300,000 Jobs in March?

Posted by Joseph Y. Calhoun, III

The handicapping of the March payroll report has already begun and expectations are rising:

March 10 (Bloomberg) — The U.S. may add as many as 300,000 jobs in March, the most in four years, setting the stage for what some economists say will be sustained employment gains.

Better weather, hiring of temporary government workers and a growing economy may bring the biggest job increases since March 2006, said David Greenlaw, chief fixed-income economist at Morgan Stanley in New York. The rise would be the second since President Barack Obama took office in January 2009.

February payrolls dropped by 36,000, the Labor Department reported last week, depressed in part by East Coast snowstorms that closed many businesses. Excluding the effects of the weather and the hiring of government workers to conduct the 2010 Census, payrolls would have climbed by about 100,000, Greenlaw said yesterday in a Bloomberg Radio interview.

“If you get a plus 100,000 number again in March, then you’d be talking about a headline reading of a little bit better than 300,000 when you factor in the weather bounce-back and the census effect,” he said.

Later in the article Bruce Kasman at JP Morgan is quoted as expecting 200 -300k and Jon Hatzius at Goldman recently raised his estimate to 275k. Joe LaVorgna of Deutsche Bank is expecting to average 300,000 for the next few months:

“We have overcut inventories, we have overcut capital spending and we have overcut jobs,” said LaVorgna, chief U.S. economist at Deutsche Bank Securities Inc. in New York. A March payroll gain of as much as 450,000 “can’t be ruled out,” he said, and further increases are “going to convince people of the sustainability and durability of the recovery.”

Regular readers know that I’ve been among the more bullish since the low last March. I never thought the economy was that bad to begin with and if Paulson, Bernanke and especially Bush hadn’t panicked, I don’t think we would have ever seen the type of job destruction we did. Of course that can’t be proved but I think if we start getting some rapid job growth soon, that view will be at least partially vindicated. Productivity has soared throughout the recession, something which isn’t normal for a recession, demand has been amazingly resilient given the circumstances and now we’re starting to see investment come back. The only piece left is for hiring to pick up and like these economists I think we’re on the verge of that as well.
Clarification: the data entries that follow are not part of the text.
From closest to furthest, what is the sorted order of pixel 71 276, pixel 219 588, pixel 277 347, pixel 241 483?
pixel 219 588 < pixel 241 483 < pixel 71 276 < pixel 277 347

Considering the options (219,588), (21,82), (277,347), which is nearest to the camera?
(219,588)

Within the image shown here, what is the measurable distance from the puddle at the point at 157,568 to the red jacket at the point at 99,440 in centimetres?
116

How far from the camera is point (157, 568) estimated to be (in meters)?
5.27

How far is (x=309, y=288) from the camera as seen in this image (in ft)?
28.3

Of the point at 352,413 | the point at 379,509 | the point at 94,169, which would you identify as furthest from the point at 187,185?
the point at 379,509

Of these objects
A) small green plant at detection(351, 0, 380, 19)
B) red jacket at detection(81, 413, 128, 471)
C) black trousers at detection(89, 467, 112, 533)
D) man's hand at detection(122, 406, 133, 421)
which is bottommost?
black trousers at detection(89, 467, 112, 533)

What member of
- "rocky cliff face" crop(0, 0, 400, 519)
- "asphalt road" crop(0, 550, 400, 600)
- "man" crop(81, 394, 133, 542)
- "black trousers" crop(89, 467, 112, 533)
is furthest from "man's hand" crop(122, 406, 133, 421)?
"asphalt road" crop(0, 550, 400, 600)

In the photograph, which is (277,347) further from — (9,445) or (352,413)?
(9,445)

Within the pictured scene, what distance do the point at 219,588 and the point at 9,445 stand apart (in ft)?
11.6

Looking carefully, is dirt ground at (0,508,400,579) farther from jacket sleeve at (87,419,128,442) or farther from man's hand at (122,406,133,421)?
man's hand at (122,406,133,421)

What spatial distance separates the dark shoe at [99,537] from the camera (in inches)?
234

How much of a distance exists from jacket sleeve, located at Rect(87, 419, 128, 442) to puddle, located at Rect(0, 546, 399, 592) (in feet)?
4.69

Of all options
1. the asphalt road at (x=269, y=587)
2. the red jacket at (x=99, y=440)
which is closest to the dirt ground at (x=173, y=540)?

Having said all that, if the market continues to rally into the March payroll report, we could be setting up for a major disappointment if the numbers aren’t big. In fact with expectations this high so far from the report, expectations will probably continue to rise and a disappointment then becomes more likely. Of course that assumes the market continues to rally into the report. I am bullish on the market and the economy so that is what I expect but I have to say, I don’t much like all these people agreeing with me.